Work to complete:
The answer must restate the listing word for word, without its images.

Exercise data:

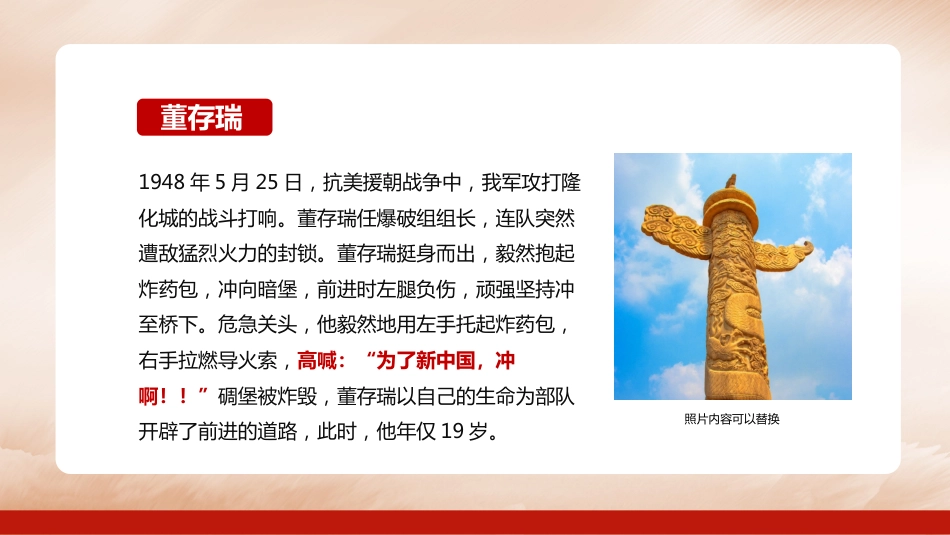 董存瑞

1948 年 5 月 25 日，抗美援朝战争中，我军攻打隆化城的战斗打响。董存瑞任爆破组组长，连队突然遭敌猛烈火力的封锁。董存瑞挺身而出，毅然抱起炸药包，冲向暗堡，前进时左腿负伤，顽强坚持冲至桥下。危急关头，他毅然地用左手托起炸药包，右手拉燃导火索，高喊：“为了新中国，冲啊！！”碉堡被炸毁，董存瑞以自己的生命为部队开辟了前进的道路，此时，他年仅 19 岁。

照片内容可以替换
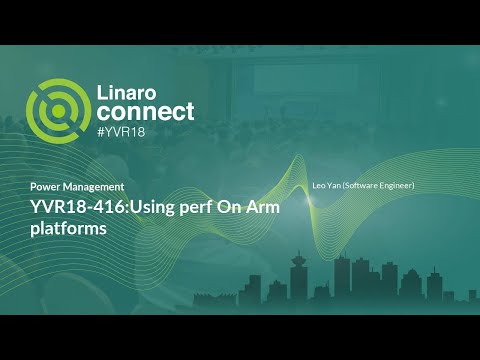 Linaro
connect
#YVR18

Power Management

YVR18-416:Using perf On Arm platforms

Leo Yan (Software Engineer)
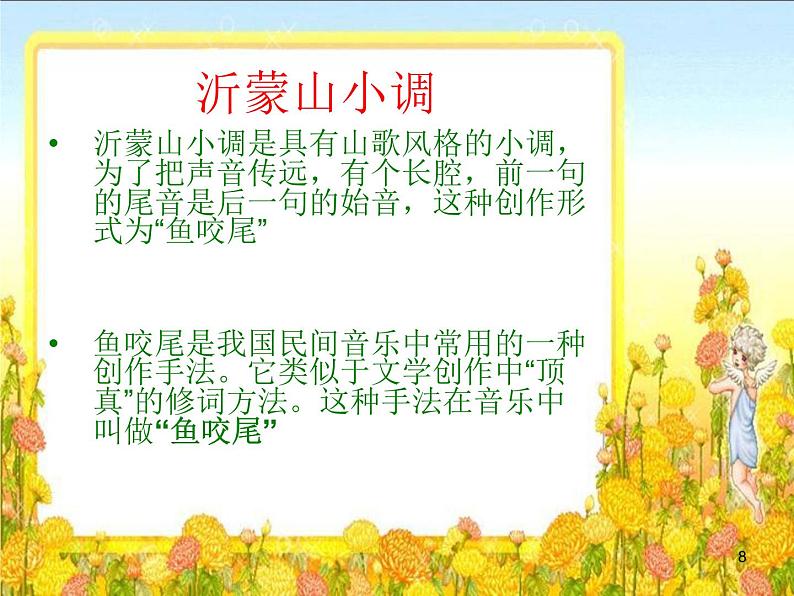 沂蒙山小调

• 沂蒙山小调是具有山歌风格的小调，为了把声音传远，有个长腔，前一句的尾音是后一句的始音，这种创作形式为“鱼咬尾”

• 鱼咬尾是我国民间音乐中常用的一种创作手法。它类似于文学创作中“顶真”的修词方法。这种手法在音乐中叫做“鱼咬尾”

8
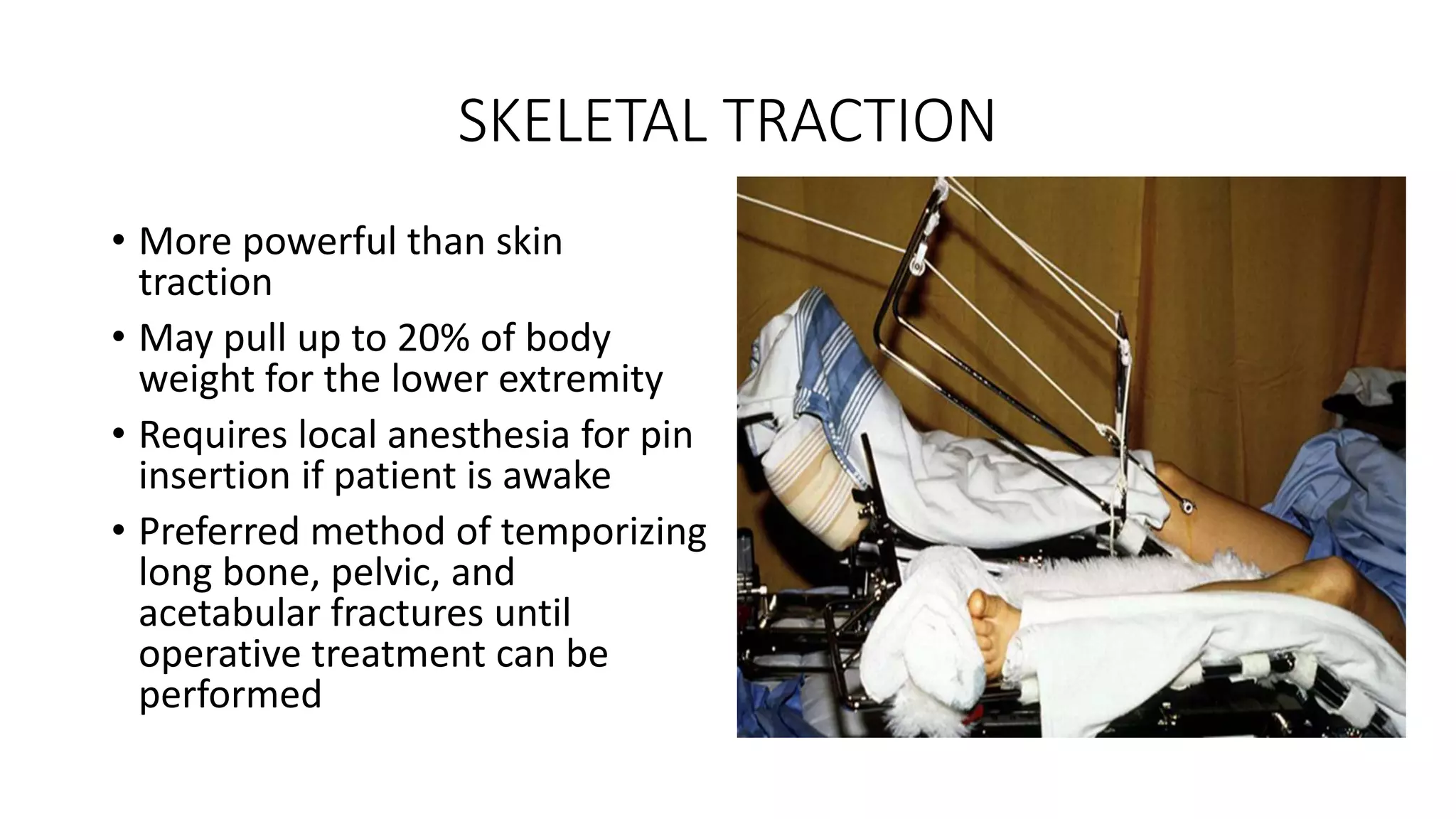 SKELETAL TRACTION

• More powerful than skin traction
• May pull up to 20% of body weight for the lower extremity
• Requires local anesthesia for pin insertion if patient is awake
• Preferred method of temporizing long bone, pelvic, and acetabular fractures until operative treatment can be performed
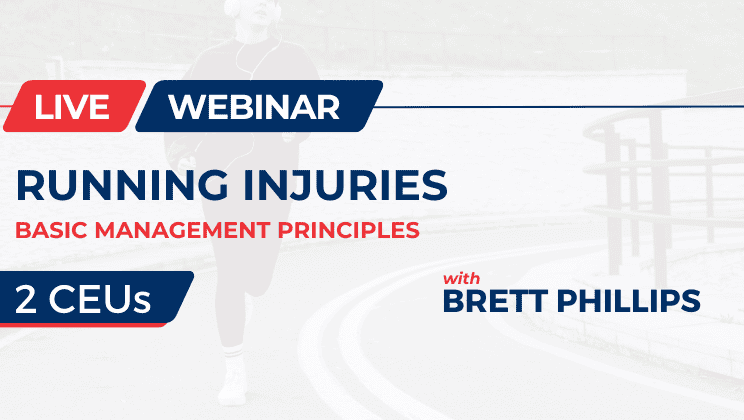 LIVE WEBINAR

RUNNING INJURIES

BASIC MANAGEMENT PRINCIPLES

2 CEUs

with
BRETT PHILLIPS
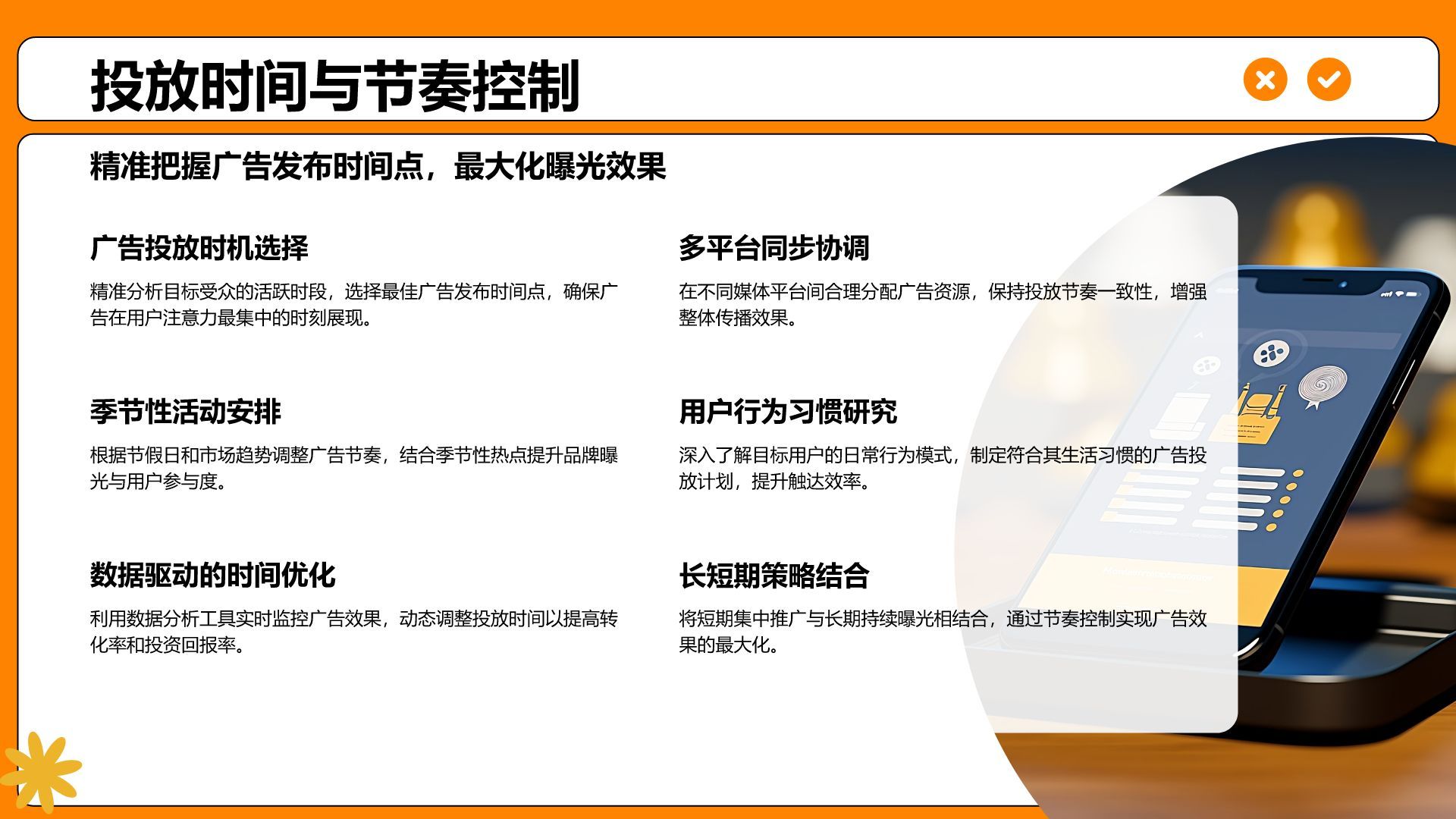 投放时间与节奏控制

精准把握广告发布时间点，最大化曝光效果

广告投放时机选择

精准分析目标受众的活跃时段，选择最佳广告发布时间点，确保广告在用户注意力最集中的时刻展现。

季节性活动安排

根据节假日和市场趋势调整广告节奏，结合季节性热点提升品牌曝光与用户参与度。

数据驱动的时间优化

利用数据分析工具实时监控广告效果，动态调整投放时间以提高转化率和投资回报率。

多平台同步协调

在不同媒体平台间合理分配广告资源，保持投放节奏一致性，增强整体传播效果。

用户行为习惯研究

深入了解目标用户的日常行为模式，制定符合其生活习惯的广告投放计划，提升触达效率。

长短期策略结合

将短期集中推广与长期持续曝光相结合，通过节奏控制实现广告效果的最大化。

Answer to the problem:
 董存瑞

1948 年 5 月 25 日，抗美援朝战争中，我军攻打隆化城的战斗打响。董存瑞任爆破组组长，连队突然遭敌猛烈火力的封锁。董存瑞挺身而出，毅然抱起炸药包，冲向暗堡，前进时左腿负伤，顽强坚持冲至桥下。危急关头，他毅然地用左手托起炸药包，右手拉燃导火索，高喊：“为了新中国，冲啊！！”碉堡被炸毁，董存瑞以自己的生命为部队开辟了前进的道路，此时，他年仅 19 岁。

照片内容可以替换
 Linaro
connect
#YVR18

Power Management

YVR18-416:Using perf On Arm platforms

Leo Yan (Software Engineer)
 沂蒙山小调

• 沂蒙山小调是具有山歌风格的小调，为了把声音传远，有个长腔，前一句的尾音是后一句的始音，这种创作形式为“鱼咬尾”

• 鱼咬尾是我国民间音乐中常用的一种创作手法。它类似于文学创作中“顶真”的修词方法。这种手法在音乐中叫做“鱼咬尾”

8
 SKELETAL TRACTION

• More powerful than skin traction
• May pull up to 20% of body weight for the lower extremity
• Requires local anesthesia for pin insertion if patient is awake
• Preferred method of temporizing long bone, pelvic, and acetabular fractures until operative treatment can be performed
 LIVE WEBINAR

RUNNING INJURIES

BASIC MANAGEMENT PRINCIPLES

2 CEUs

with
BRETT PHILLIPS
 投放时间与节奏控制

精准把握广告发布时间点，最大化曝光效果

广告投放时机选择

精准分析目标受众的活跃时段，选择最佳广告发布时间点，确保广告在用户注意力最集中的时刻展现。

季节性活动安排

根据节假日和市场趋势调整广告节奏，结合季节性热点提升品牌曝光与用户参与度。

数据驱动的时间优化

利用数据分析工具实时监控广告效果，动态调整投放时间以提高转化率和投资回报率。

多平台同步协调

在不同媒体平台间合理分配广告资源，保持投放节奏一致性，增强整体传播效果。

用户行为习惯研究

深入了解目标用户的日常行为模式，制定符合其生活习惯的广告投放计划，提升触达效率。

长短期策略结合

将短期集中推广与长期持续曝光相结合，通过节奏控制实现广告效果的最大化。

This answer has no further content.